DATA RECORDS |

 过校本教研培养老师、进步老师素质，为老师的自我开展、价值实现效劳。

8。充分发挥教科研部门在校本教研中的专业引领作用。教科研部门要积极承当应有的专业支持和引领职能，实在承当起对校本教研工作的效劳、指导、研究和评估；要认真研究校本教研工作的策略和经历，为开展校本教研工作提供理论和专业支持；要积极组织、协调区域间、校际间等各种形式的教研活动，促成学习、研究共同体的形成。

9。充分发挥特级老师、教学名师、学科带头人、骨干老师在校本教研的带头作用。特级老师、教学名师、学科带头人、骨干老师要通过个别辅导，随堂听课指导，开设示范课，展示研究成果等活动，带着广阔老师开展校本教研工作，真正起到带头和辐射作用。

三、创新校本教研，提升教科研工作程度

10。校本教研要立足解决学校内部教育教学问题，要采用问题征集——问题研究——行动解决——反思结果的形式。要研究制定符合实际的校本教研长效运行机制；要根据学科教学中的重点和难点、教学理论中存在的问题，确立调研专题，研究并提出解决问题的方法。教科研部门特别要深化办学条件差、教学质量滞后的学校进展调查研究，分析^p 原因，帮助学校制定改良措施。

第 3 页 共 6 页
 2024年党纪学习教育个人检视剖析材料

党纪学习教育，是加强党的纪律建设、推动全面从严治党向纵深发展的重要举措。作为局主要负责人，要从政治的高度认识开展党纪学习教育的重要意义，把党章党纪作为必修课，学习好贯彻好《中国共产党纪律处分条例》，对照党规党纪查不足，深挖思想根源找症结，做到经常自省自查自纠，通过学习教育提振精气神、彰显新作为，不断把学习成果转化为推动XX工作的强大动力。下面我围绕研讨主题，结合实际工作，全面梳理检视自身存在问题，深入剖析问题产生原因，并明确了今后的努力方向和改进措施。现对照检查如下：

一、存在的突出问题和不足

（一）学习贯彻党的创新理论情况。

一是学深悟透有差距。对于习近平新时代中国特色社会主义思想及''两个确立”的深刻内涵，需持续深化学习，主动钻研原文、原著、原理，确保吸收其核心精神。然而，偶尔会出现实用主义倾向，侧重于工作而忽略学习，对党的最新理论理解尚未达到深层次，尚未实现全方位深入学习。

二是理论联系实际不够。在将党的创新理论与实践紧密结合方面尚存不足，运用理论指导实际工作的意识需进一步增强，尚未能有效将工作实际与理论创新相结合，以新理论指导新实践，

AIM OF THE TASK | Type out the entries exactly as they appear above.

RESULT |
 过校本教研培养老师、进步老师素质，为老师的自我开展、价值实现效劳。

8。充分发挥教科研部门在校本教研中的专业引领作用。教科研部门要积极承当应有的专业支持和引领职能，实在承当起对校本教研工作的效劳、指导、研究和评估；要认真研究校本教研工作的策略和经历，为开展校本教研工作提供理论和专业支持；要积极组织、协调区域间、校际间等各种形式的教研活动，促成学习、研究共同体的形成。

9。充分发挥特级老师、教学名师、学科带头人、骨干老师在校本教研的带头作用。特级老师、教学名师、学科带头人、骨干老师要通过个别辅导，随堂听课指导，开设示范课，展示研究成果等活动，带着广阔老师开展校本教研工作，真正起到带头和辐射作用。

三、创新校本教研，提升教科研工作程度

10。校本教研要立足解决学校内部教育教学问题，要采用问题征集——问题研究——行动解决——反思结果的形式。要研究制定符合实际的校本教研长效运行机制；要根据学科教学中的重点和难点、教学理论中存在的问题，确立调研专题，研究并提出解决问题的方法。教科研部门特别要深化办学条件差、教学质量滞后的学校进展调查研究，分析^p 原因，帮助学校制定改良措施。

第 3 页 共 6 页
 2024年党纪学习教育个人检视剖析材料

党纪学习教育，是加强党的纪律建设、推动全面从严治党向纵深发展的重要举措。作为局主要负责人，要从政治的高度认识开展党纪学习教育的重要意义，把党章党纪作为必修课，学习好贯彻好《中国共产党纪律处分条例》，对照党规党纪查不足，深挖思想根源找症结，做到经常自省自查自纠，通过学习教育提振精气神、彰显新作为，不断把学习成果转化为推动XX工作的强大动力。下面我围绕研讨主题，结合实际工作，全面梳理检视自身存在问题，深入剖析问题产生原因，并明确了今后的努力方向和改进措施。现对照检查如下：

一、存在的突出问题和不足

（一）学习贯彻党的创新理论情况。

一是学深悟透有差距。对于习近平新时代中国特色社会主义思想及''两个确立”的深刻内涵，需持续深化学习，主动钻研原文、原著、原理，确保吸收其核心精神。然而，偶尔会出现实用主义倾向，侧重于工作而忽略学习，对党的最新理论理解尚未达到深层次，尚未实现全方位深入学习。

二是理论联系实际不够。在将党的创新理论与实践紧密结合方面尚存不足，运用理论指导实际工作的意识需进一步增强，尚未能有效将工作实际与理论创新相结合，以新理论指导新实践，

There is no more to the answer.